Besides, nuclear factor of activated T cells 1 (NFAT1) promotes cancer cell proliferation, enhances cell-cycle progression, suppresses apoptosis, induces migration and invasion. And these effects leads to drug resistance through both calcineurin-dependent and -independent pathways.
Therefore, a study from Wei Wang discovered and identified a dual inhibitor of MDM2 and NFAT1, MA242. In the study, the authors aimed to demonstrate the therapeutic efficacy and safety of MA242 alone and in combination with gemcitabine. They aimed to confirm its mechanisms of action in pancreatic cancer, especially in those deficient in functional p53.
As a result, MA242 is a potent and selective dual inhibitor of MDM2 and NFAT1, independent of p53. In vitro, MA242 selectively induced pancreatic cancer cell death and inhibits MDM2 and NFAT1 expression, independent of p53. MA242 treatment with the concentration of 0.1 μM induced a significant reduction of the MDM2 and NFAT1 expression in Panc-1 cell. Additionally, MA242 significantly inhibited pancreatic cancer cell growth, with IC50 values ranging from 0.1 to 0.4 μM.
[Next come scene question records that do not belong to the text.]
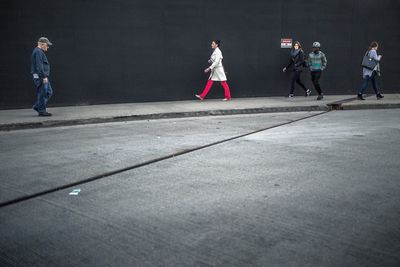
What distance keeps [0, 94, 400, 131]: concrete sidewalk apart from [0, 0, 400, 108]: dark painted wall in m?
0.71

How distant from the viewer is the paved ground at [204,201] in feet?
11.7

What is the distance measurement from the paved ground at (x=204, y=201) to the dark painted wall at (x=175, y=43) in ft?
15.9

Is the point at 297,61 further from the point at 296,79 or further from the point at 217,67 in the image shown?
the point at 217,67

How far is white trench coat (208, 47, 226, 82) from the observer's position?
1380 cm

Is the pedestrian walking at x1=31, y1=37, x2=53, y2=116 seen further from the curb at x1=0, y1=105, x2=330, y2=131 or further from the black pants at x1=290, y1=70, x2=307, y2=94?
the black pants at x1=290, y1=70, x2=307, y2=94

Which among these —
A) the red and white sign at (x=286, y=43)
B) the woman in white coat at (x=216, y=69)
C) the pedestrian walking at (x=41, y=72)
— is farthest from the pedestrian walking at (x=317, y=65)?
the pedestrian walking at (x=41, y=72)

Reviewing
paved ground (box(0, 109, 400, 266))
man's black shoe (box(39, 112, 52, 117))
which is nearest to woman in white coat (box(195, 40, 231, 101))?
man's black shoe (box(39, 112, 52, 117))

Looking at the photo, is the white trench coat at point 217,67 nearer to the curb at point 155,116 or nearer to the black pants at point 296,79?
the curb at point 155,116

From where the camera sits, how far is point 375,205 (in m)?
4.61

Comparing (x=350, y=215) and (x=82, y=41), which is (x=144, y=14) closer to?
(x=82, y=41)

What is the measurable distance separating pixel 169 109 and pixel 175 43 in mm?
3008

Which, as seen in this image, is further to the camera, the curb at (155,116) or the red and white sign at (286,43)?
the red and white sign at (286,43)

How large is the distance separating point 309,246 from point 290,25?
12990mm

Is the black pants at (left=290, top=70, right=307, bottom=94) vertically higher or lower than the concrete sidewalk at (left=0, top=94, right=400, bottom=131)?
higher
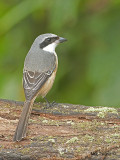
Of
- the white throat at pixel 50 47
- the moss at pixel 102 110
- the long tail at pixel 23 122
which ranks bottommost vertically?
the moss at pixel 102 110

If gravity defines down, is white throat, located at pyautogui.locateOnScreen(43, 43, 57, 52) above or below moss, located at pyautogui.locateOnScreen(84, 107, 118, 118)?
above

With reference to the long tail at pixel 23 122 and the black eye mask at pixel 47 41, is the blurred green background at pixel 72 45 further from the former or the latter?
the long tail at pixel 23 122

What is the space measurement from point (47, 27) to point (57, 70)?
41.6 inches

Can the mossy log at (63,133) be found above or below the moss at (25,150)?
below

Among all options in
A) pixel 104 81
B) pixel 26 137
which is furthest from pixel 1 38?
pixel 26 137

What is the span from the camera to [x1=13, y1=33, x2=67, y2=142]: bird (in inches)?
261

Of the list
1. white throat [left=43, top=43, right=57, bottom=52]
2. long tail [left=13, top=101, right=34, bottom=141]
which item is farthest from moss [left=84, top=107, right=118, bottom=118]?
white throat [left=43, top=43, right=57, bottom=52]

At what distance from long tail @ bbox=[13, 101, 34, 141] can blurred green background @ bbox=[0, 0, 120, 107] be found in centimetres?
147

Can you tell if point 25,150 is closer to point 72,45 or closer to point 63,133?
point 63,133

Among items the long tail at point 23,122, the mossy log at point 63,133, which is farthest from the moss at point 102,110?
the long tail at point 23,122

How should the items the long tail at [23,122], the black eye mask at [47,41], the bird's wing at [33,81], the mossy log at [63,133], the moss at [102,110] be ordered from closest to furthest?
the mossy log at [63,133], the long tail at [23,122], the moss at [102,110], the bird's wing at [33,81], the black eye mask at [47,41]

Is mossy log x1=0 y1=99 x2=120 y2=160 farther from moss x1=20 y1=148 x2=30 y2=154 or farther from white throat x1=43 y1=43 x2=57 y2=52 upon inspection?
white throat x1=43 y1=43 x2=57 y2=52

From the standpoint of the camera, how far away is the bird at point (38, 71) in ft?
21.8

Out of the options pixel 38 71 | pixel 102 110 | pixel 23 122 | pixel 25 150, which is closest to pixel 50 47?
pixel 38 71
Consistent with the in vitro results, in animals, MA242 downregulated the expression of MDM2 and NFAT1. It also upregulated the expression levels of p21 and cleaved-PARP in both AsPC-1 and Panc-1 orthotopic tumors. Furthermore, MA242 sensitizes pancreatic cancer cells to gemcitabine treatment in vitro and in vivo.
Thus, MA242 is a promising clinical candidate to treat pancreatic cancer.